Passage given:
Unlike the steiner-guzzling, lederhosen-donning Bavarians, Franks have a reputation as a serious, grumpy people imbued with the Protestant work ethic. Nuremberg, for example, is a typical Franconian city. Yesterday we saw two more: Kitzegen and Rothenburg.

Josh and I opted out of the Kitzegen walking tour to go on a bike ride through the city – a thoroughly pleasant thing to do on a cool, melancholic grey day as the last of the autumn leaves fluttered to the ground. At one point we passed a small courtyard known as the Yard of Suffering, where in the 1500s a local governor of sorts ordered more than 50 citizens to be blinded with red-hot iron rods and cast out of the city – for reasons that weren’t clear in the brochure I read, though again, a horrific reminder of man’s inhumanity to man and the often bloody, brutish nature of life in the Middle Ages.

We saw the bright side of medieval life in Rothenburg, one of Europe’s best-preserved medieval cities. Parts of the city look like a set for a Disney movie, but it never crosses the line into cliché/fakeness – and the authenticity of the city is apparent when you look closely, in the eroded stones and ancient, creaking wood. Rothenburg is full of the combination stone/painted timber houses that Germany’s renowned for, as well as mouth-watering apple strudel and schnapps – which is actually extremely strong and horrible stuff, very different to the sweet, fruity schnapps we know back in Australia.

It’s been interesting traveling through Europe 11 years on. Smartphones have completely changed the nature of sight-seeing – people now sight-see through their phones rather than their own senses. Nothing made this clearer than what I saw back at St Stephen’s in Vienna – there’s a grill you walk up to beyond which is the altar, and when I first visited there in 2004, most people would simply stand at the grill and look up and around in wonder, taking it all in. This time, everyone was just holding up their phones snapping photos as if they’re at a concert… Some of them literally stepped up to the grill, took a few pics, then, satisfied they’d captured something worth uploading to Instagram, ambled off – having never seen anything through their own eyes. Don’t get me wrong, I love the tech we have now, and I wish me and Paul had such devices when we did our trip… But this trip’s made me wonder if it hasn’t also taken something away from the sight-seeing experience, as we obsessively document our travel experiences rather than simply enjoying them.

Data excerpts
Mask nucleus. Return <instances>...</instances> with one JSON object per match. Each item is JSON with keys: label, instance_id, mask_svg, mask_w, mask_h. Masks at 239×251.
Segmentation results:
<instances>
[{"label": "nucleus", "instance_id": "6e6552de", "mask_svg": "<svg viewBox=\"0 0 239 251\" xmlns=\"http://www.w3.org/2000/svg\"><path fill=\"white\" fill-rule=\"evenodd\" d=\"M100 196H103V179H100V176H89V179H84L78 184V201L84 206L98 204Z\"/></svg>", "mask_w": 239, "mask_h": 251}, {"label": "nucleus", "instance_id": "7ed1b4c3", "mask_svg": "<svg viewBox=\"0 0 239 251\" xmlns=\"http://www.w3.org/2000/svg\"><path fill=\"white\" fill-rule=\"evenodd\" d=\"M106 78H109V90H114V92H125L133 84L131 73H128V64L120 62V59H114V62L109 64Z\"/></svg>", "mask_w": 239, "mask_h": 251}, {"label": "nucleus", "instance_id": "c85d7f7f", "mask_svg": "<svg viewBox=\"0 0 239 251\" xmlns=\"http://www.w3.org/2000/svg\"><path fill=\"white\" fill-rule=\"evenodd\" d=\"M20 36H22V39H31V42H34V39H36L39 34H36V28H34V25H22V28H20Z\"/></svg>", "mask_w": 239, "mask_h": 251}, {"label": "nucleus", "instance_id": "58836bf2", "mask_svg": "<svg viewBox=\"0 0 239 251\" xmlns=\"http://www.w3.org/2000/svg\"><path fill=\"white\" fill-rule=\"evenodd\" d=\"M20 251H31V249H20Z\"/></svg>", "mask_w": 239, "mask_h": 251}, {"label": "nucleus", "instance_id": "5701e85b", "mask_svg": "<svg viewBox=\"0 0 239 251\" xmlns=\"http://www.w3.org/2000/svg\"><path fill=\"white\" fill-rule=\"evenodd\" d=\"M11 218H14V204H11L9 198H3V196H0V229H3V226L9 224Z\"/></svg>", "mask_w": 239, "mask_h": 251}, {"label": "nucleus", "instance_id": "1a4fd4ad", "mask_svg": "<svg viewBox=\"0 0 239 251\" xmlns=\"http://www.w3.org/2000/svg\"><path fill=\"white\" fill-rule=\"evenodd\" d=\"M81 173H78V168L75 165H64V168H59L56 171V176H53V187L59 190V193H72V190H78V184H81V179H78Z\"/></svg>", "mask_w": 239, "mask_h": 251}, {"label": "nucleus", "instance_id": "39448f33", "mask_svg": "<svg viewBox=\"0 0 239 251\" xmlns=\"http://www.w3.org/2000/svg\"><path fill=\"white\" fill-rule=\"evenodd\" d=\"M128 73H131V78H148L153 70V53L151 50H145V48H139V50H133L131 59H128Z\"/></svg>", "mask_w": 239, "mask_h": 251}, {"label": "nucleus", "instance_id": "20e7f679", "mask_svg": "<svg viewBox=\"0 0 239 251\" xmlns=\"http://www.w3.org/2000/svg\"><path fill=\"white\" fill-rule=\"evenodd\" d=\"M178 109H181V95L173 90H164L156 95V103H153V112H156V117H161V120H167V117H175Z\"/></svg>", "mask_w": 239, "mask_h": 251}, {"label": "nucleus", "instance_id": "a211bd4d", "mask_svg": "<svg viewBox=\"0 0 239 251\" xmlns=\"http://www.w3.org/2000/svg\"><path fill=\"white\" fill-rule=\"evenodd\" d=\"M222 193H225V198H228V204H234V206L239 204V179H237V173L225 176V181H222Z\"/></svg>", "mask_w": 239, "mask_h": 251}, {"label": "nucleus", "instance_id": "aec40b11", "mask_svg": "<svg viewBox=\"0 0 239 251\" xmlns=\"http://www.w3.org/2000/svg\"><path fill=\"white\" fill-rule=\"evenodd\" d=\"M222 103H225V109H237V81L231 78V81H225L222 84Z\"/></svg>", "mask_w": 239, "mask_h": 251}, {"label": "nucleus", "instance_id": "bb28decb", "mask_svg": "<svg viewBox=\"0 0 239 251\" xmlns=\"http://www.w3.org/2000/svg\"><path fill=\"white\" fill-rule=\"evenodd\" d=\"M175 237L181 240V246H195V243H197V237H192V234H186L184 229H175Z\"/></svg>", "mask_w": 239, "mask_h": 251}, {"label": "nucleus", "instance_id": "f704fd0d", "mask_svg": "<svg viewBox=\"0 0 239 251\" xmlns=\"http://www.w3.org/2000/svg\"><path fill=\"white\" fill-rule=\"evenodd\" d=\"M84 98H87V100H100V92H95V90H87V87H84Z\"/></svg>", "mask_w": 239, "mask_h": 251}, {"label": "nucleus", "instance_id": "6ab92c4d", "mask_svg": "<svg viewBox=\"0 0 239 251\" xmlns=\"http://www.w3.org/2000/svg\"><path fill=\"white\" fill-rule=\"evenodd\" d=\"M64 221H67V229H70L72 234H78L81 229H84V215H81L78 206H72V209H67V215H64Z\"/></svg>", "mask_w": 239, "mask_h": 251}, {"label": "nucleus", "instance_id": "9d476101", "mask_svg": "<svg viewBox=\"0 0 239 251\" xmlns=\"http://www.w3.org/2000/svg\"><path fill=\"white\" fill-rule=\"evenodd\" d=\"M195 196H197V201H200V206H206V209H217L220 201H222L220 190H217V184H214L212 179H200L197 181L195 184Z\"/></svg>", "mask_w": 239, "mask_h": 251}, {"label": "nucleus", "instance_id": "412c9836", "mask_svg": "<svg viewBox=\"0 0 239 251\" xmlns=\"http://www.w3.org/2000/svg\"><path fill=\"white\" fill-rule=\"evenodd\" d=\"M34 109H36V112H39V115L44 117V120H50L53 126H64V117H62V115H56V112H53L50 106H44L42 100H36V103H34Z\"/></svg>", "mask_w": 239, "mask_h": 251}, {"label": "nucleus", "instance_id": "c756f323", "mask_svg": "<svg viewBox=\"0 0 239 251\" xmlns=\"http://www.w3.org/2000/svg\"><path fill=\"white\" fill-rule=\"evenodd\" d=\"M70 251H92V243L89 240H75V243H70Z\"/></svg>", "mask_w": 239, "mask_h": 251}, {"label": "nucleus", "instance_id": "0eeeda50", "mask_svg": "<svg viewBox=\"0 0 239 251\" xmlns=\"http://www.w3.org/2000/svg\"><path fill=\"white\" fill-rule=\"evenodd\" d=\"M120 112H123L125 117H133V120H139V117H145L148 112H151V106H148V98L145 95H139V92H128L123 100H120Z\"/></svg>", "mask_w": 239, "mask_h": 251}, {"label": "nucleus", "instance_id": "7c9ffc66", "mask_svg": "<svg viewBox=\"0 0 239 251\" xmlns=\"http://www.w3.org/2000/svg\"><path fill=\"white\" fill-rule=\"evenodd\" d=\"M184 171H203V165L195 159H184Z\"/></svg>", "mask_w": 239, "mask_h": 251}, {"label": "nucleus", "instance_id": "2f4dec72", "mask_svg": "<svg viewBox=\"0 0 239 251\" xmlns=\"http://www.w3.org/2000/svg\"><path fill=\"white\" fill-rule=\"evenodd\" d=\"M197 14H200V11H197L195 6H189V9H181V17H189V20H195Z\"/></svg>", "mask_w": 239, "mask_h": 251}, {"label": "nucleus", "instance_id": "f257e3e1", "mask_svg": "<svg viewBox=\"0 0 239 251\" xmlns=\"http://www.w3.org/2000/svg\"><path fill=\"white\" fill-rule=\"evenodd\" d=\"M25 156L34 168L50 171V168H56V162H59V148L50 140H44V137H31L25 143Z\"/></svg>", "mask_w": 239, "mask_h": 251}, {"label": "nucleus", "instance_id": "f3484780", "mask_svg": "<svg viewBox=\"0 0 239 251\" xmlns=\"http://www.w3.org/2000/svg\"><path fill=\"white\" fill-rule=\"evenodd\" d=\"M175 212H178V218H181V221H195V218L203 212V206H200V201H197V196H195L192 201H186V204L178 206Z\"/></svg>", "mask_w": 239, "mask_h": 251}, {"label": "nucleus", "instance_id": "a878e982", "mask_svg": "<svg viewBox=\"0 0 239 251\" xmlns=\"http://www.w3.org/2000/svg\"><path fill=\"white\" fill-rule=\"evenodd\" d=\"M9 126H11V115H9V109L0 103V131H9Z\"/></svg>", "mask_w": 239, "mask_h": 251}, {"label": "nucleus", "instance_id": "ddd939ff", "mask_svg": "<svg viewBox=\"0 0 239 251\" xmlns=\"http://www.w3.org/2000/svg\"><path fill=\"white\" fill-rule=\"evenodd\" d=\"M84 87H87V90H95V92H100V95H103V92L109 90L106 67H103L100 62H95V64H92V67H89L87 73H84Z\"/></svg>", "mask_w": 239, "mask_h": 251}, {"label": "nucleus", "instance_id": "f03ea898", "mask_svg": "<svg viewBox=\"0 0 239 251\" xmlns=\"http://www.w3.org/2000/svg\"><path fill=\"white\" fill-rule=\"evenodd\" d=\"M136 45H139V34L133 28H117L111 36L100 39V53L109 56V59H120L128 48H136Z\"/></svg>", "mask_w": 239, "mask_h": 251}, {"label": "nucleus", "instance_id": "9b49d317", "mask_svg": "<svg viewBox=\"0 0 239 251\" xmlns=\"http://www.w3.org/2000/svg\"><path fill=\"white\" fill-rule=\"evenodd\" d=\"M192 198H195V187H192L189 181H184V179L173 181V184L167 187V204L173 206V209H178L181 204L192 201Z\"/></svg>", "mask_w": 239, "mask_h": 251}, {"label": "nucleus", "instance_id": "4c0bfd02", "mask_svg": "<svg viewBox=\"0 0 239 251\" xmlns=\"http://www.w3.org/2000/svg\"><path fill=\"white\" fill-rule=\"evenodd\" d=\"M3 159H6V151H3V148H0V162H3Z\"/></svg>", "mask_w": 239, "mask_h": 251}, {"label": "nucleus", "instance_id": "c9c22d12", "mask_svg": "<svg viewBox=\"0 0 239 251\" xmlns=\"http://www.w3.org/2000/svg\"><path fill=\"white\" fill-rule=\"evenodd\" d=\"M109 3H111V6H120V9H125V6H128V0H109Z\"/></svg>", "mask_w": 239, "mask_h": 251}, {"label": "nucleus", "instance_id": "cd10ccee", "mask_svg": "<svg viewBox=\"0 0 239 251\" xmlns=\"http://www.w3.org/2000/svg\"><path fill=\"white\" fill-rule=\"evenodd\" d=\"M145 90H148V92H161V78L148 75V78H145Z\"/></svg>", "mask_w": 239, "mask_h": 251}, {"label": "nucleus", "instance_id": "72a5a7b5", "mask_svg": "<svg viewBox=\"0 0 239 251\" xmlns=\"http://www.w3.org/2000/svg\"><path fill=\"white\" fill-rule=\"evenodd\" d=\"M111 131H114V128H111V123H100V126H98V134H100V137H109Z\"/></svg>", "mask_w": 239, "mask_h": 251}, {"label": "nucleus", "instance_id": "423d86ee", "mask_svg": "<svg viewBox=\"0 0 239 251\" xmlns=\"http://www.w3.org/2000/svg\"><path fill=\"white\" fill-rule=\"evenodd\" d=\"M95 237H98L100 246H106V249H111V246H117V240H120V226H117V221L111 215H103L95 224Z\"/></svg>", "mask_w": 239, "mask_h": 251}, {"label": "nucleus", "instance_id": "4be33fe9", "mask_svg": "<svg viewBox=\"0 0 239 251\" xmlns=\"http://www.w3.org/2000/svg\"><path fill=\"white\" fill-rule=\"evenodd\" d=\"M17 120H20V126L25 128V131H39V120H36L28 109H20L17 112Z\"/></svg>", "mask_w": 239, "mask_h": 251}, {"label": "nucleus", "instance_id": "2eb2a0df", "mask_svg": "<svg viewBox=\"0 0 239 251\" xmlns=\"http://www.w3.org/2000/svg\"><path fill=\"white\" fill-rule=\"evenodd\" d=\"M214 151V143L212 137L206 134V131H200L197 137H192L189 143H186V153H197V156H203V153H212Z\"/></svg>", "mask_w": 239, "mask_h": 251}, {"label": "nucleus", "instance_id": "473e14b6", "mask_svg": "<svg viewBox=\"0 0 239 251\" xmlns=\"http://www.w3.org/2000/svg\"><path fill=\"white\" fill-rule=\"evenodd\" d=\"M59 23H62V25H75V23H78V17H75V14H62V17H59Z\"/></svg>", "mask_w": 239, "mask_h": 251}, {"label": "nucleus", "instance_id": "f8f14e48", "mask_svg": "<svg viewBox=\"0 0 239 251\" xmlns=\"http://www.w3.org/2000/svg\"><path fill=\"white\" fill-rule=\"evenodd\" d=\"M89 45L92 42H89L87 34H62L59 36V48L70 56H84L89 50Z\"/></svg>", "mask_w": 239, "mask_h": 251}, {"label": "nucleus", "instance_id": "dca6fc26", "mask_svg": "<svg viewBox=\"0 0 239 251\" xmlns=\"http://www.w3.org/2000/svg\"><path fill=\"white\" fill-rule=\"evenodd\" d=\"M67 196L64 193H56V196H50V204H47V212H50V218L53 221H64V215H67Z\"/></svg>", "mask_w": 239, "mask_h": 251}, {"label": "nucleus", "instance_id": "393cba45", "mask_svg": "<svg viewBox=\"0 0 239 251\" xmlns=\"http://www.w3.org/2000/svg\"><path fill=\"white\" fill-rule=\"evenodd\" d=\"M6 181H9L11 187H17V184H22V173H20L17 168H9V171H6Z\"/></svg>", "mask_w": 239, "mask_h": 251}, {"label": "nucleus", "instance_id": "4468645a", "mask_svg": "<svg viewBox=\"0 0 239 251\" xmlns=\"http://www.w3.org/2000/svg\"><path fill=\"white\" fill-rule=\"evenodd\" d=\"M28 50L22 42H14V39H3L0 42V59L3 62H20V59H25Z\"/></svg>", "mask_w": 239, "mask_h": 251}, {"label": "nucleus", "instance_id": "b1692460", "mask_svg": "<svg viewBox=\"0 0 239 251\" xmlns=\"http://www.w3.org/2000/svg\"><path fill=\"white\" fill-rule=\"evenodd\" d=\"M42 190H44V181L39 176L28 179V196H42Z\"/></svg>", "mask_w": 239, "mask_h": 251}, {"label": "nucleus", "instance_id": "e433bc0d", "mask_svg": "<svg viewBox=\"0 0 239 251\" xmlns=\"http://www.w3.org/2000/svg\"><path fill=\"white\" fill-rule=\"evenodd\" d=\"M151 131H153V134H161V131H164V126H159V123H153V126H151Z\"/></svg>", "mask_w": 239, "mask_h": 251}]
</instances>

Objective 1: Set down, word for word, the portion of the travel passage that opens with the words containing "Josh and I opted" and closes with "the Middle Ages.".
Objective 2: Identify each line of the records that contains the string "instances", and copy every such line in full.
The records have no connection to the travel passage.

Task solution 1:
Josh and I opted out of the Kitzegen walking tour to go on a bike ride through the city – a thoroughly pleasant thing to do on a cool, melancholic grey day as the last of the autumn leaves fluttered to the ground. At one point we passed a small courtyard known as the Yard of Suffering, where in the 1500s a local governor of sorts ordered more than 50 citizens to be blinded with red-hot iron rods and cast out of the city – for reasons that weren’t clear in the brochure I read, though again, a horrific reminder of man’s inhumanity to man and the often bloody, brutish nature of life in the Middle Ages.

Task solution 2:
Mask nucleus. Return <instances>...</instances> with one JSON object per match. Each item is JSON with keys: label, instance_id, mask_svg, mask_w, mask_h. Masks at 239×251.
<instances>
</instances>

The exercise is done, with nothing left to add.